Russian Patent 1,298,202 discloses a method for removing aromatics from a paraffin feedstock using a solid adsorbent such as silica gel, amorphous aluminosilicate, or faujasite-type zeolite. A bed of the solid adsorbent is first pretreated with a stream of purified paraffins obtained from a prior purification cycle. The paraffin feedstock is then passed through the bed of solid adsorbent to remove aromatics therefrom until the aromatic content of the effluent reaches a specified level. Desorption of the adsorbed aromatics is carried out at 50.degree.-500.degree. C. using steam, ammonia, isopropyl alcohol, acetone, toluene, or the like. The desorbent must then be removed from the solid absorbent using a gas purge at 200.degree.-500.degree. C., and the bed must consequently be cooled to between 20.degree.-150.degree. C., using either a stream of purified paraffins or a gas, before resuming the adsorption phase.
Commonly owned, co-pending patent application U.S. Ser. No. 07/238,854 filed Aug. 31, 1988 entitled "Process for the Linear Paraffins" is directed to a to a process for purifying a hydrocarbon feedstock which contains linear paraffins, and at least one contaminant selected from the group consisting of aromatic compounds, nitrogen-containing compounds, sulfur-containing compounds, oxygen-containing compounds, color bodies, and mixtures thereof involves a) contacting a liquid feed stream of the hydrocarbon feedstock with an adsorbent comprising a zeolite having an average pore size of from about 6 to about 15 Angstroms under conditions suitable for the adsorption of the at least one contaminant by the zeolite to produce a contaminant-loaded zeolite; and b) desorbing the contaminant-loaded zeolite using a desorbent comprising an alkyl-substituted benzene. In this application, a feed forward control system is used to measure the aromatics and other impurities in the feed and to determine the adsorption cycle times based on a model or historical data which takes into consideration feed aromatics, adsorbent bed capacity, as well as other critical parameters.

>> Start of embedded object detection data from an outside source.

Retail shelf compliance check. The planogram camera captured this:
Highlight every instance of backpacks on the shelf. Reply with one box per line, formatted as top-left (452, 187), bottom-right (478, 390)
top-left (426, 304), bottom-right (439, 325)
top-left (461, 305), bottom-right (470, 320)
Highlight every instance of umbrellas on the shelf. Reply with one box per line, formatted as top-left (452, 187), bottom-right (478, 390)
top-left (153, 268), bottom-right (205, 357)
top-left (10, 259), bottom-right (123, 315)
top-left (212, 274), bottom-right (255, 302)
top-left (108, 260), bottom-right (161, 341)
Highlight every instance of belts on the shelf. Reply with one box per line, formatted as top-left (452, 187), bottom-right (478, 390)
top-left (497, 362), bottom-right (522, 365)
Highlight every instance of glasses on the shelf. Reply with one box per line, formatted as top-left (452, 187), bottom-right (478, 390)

Feed forward control systems are conventional techniques whereby process control is accomplished by monitoring a variable to predict and control a subsequent related variable. In U.S. Ser. No. 07/238,854, Supercritical Fluid Chromatography (SFC), which involves the use of a supercritical fluid as a mobile phase with a porous silica stationary phase, is used to predict adsorbent bed utilization and to control the switching of adsorbent beds when the adsorbent in the adsorbent beds is predicted to be substantially saturated with aromatics and other impurities.